Task brief ->
In the text on early settlers of Fairfax, to whom did Samuel Alfred sell his mercantile business in 1868?

Given text ->

Samuel Alfred was born in Springfield, Mass., in 1804. In 1824 he settled in Lansingburgh, N.Y., where he married Miss Sally Willard. She died in 1828, leaving two children. About 1831, he removed to Berkshire, where, in 1832, he married Miss Polly Smith, the union being blessed with 10 children - six sons and four daughters. In 1842, Mr. Alfred came to Fairfax and engaged in mercantile pursuits until 1868 when he sold out to his son, J. B. Alfred. He was a liberal supporter of education and used his means and influence towards establishing the New Hampton Institution in this village.
Other early settlers in Fairfax were Gideon Orton, who came from Tyringham, Mass., about 1790. Gen. Josiah Grout came from Massachusetts and made the first settlement on the farm later owned by Uzeb White, in 1790. He served as a general in the War of 1812. Shores Ufford, born in Litchfield, Conn., in 1756, came to Fairfax in 1791, and settled upon a farm. His son Samuel, came with him and represented the town in 1813.

Dataset entries ->
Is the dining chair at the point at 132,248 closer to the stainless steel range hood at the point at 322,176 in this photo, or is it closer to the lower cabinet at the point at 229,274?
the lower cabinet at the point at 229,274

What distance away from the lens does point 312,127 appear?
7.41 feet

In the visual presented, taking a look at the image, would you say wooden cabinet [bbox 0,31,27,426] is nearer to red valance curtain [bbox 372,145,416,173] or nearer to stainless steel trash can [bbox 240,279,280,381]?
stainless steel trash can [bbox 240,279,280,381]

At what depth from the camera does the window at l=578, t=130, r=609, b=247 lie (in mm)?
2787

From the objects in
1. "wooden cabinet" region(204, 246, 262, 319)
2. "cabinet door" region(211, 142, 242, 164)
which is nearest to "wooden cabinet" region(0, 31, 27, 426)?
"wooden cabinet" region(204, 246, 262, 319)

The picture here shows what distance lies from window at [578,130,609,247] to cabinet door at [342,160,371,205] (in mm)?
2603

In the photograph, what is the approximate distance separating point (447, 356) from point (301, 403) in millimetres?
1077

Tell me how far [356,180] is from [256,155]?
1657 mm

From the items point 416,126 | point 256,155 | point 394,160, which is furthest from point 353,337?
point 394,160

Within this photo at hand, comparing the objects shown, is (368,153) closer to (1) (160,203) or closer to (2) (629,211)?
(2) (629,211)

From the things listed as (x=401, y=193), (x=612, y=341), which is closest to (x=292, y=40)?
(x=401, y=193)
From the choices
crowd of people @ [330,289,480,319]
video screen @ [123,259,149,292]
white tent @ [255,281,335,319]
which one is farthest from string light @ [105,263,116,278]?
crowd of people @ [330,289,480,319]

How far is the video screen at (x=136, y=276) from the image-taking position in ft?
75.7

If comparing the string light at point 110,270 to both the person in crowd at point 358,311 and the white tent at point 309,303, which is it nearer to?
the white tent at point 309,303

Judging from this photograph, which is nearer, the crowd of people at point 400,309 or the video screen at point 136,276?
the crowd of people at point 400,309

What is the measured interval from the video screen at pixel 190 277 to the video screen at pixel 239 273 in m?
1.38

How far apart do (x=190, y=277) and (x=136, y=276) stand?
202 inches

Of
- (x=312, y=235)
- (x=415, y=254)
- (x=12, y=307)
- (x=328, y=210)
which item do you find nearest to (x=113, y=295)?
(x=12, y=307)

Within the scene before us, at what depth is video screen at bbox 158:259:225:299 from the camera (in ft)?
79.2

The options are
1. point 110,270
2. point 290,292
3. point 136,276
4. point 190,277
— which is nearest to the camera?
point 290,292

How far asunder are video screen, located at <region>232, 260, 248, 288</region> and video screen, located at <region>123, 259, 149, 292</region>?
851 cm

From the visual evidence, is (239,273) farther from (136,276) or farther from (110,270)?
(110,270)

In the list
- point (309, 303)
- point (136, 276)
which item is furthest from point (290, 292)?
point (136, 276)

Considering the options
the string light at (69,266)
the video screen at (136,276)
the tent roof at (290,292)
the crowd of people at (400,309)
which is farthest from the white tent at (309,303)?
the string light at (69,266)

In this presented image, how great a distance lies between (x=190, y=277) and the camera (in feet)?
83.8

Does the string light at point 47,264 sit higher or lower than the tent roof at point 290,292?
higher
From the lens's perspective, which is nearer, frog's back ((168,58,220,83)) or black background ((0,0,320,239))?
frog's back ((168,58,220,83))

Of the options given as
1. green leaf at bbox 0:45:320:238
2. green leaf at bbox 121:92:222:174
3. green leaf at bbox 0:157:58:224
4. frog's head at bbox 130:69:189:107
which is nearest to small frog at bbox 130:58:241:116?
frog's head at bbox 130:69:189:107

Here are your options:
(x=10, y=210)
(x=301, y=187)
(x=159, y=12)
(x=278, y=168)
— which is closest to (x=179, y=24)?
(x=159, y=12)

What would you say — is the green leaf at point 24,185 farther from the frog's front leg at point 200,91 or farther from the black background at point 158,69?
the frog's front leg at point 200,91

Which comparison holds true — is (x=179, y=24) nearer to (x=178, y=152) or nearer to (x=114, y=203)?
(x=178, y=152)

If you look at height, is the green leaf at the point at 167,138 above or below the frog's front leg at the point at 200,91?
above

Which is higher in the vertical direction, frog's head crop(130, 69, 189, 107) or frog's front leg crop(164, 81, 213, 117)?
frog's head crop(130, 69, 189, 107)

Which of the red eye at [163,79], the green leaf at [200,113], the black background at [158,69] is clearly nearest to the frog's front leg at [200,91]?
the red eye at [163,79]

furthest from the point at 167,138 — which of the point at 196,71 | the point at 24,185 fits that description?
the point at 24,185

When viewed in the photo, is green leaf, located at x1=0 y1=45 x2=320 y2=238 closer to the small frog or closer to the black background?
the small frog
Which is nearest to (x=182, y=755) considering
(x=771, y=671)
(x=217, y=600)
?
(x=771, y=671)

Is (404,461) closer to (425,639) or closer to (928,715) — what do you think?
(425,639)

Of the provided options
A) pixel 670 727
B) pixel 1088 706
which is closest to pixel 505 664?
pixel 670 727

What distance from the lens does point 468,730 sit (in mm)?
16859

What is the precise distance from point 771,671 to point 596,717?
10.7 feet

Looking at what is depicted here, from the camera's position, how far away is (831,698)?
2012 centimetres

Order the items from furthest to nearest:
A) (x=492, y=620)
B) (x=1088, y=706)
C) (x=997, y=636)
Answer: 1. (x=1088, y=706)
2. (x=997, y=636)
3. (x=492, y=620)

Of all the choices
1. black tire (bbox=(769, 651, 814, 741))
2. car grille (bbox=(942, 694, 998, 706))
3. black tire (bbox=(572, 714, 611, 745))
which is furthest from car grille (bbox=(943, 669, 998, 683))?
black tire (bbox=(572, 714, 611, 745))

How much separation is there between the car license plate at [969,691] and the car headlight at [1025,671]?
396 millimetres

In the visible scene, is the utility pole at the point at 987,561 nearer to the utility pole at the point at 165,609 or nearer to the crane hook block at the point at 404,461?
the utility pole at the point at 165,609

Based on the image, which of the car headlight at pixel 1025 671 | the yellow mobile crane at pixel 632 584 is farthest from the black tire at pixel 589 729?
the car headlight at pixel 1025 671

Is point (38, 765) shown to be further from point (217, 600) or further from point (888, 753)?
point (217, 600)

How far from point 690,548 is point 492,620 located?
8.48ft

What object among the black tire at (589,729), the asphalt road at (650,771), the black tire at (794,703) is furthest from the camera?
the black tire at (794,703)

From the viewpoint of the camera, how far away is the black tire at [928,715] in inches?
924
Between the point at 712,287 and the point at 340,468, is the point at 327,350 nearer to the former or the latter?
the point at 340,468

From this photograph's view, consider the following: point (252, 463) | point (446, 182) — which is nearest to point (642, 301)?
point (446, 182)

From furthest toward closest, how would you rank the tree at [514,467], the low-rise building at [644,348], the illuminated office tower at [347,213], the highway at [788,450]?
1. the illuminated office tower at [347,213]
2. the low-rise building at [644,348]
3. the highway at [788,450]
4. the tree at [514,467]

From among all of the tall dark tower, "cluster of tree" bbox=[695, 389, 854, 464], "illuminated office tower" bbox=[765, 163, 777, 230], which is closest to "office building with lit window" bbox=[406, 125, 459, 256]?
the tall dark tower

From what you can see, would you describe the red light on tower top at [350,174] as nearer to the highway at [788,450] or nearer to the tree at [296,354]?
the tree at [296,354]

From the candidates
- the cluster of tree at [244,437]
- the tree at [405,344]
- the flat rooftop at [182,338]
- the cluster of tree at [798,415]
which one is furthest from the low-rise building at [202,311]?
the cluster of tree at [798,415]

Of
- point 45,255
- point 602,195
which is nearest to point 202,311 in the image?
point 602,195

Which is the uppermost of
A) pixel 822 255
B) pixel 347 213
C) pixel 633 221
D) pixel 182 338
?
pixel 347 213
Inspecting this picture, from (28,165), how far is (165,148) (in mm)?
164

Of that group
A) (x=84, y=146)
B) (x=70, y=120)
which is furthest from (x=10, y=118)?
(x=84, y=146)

Task result ->
His son, J. B. Alfred.